_EXTRACTED TEXT_.
============================================================
Montana still has about 50,000 bopd from its part of the Bakken.

http://nextbigfuture.com/2009/10/north-dakota-oil-production-reaches-new...

51600 barrel per days of pipeline capacity is being added in 2010 for North Dakota.

There is the Three Forks Sanish oil which is increasing the amount of oil from the same area. It is underneath the Bakken. If it is a mostly separate formation there is speculation that it could double the recoverable oil in North Dakota.

Multiple frac drilling is heading up to wells with 60 fracs. This improves the economics of the drilling.

Multi-frac drilling can be applied to revive other old oil plays in North America and the world.

Packers Plus is already doing up to 32-stage fracs for Bakken clients in the U.S., and even that astonishing record will soon bite the dust, said Themig. "We're very close to release of a second-generation HD system that potentially will give us over 60 fracs."

http://nextbigfuture.com/2009/10/horizontal-drilling-technology-and.html

Deep sea oil for the USA are on the wikipedia megaprojects list

Tahiti oil platform: Daily production is expected to ramp up to approximately 125,000 barrels of crude oil and 70 million cubic feet of natural gas before the end of the year (2009).

Thunder Hawk in Mississippi Canyon 734 commenced production on July 8th. Current production levels at this semi-submersible floating production unit are approaching 27,000 barrels a day of gross production from two wells.

BHP Billiton Ltd. (BHP) said in Sept 10, 2009 its Shenzi oil field in the Gulf of Mexico was exceeding nominal capacity of 100,000 barrels per day, and is achieving sustained rates of 120,000 barrels a day.
============================================================
(Records from a data collection)
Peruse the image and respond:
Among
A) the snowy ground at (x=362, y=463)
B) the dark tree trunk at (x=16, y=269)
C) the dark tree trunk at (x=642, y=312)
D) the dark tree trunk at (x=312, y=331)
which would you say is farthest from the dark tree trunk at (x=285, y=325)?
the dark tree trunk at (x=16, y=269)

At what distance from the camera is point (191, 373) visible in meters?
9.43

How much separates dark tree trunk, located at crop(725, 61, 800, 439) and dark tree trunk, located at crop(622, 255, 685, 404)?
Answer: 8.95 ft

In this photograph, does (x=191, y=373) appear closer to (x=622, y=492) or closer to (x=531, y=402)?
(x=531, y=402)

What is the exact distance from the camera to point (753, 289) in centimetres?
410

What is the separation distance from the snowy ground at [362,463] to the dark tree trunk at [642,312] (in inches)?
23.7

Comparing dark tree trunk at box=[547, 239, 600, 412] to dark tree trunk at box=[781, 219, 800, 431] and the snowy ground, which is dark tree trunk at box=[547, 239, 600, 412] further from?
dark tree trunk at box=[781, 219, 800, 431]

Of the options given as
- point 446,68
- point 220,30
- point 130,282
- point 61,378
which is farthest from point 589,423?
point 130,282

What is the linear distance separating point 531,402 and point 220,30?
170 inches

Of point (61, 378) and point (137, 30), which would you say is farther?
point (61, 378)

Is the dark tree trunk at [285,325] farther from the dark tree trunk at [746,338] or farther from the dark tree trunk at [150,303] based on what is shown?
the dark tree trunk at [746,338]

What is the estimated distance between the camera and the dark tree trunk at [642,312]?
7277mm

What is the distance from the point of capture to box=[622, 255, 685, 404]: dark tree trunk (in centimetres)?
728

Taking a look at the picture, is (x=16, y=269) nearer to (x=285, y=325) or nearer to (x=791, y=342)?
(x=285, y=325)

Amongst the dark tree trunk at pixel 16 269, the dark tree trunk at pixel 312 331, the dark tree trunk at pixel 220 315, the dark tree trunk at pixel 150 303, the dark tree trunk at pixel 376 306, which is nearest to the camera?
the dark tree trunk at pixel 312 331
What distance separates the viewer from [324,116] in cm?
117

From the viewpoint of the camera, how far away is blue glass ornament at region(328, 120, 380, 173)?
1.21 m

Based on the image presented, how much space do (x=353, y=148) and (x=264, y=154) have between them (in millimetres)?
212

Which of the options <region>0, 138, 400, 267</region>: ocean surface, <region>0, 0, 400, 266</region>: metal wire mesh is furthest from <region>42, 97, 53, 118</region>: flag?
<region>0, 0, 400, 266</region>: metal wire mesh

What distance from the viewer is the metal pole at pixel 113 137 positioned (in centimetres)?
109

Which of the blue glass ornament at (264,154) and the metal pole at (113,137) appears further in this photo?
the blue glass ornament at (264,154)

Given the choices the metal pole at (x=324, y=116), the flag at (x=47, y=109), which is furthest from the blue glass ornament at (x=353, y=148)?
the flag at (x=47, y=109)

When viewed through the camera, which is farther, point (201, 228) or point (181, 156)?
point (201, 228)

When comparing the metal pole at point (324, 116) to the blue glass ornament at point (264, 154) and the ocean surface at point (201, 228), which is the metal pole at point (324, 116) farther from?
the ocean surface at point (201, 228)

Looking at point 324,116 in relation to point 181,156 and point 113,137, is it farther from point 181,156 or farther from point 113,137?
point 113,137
============================================================
_TASK DESCRIPTION_.
Copy out the part of the oil production text starting at "Montana still has" and ending at "of the drilling.", swapping "speculation" for "conjecture".

_ANSWER FOR THIS EXERCISE_.
Montana still has about 50,000 bopd from its part of the Bakken.

http://nextbigfuture.com/2009/10/north-dakota-oil-production-reaches-new...

51600 barrel per days of pipeline capacity is being added in 2010 for North Dakota.

There is the Three Forks Sanish oil which is increasing the amount of oil from the same area. It is underneath the Bakken. If it is a mostly separate formation there is conjecture that it could double the recoverable oil in North Dakota.

Multiple frac drilling is heading up to wells with 60 fracs. This improves the economics of the drilling.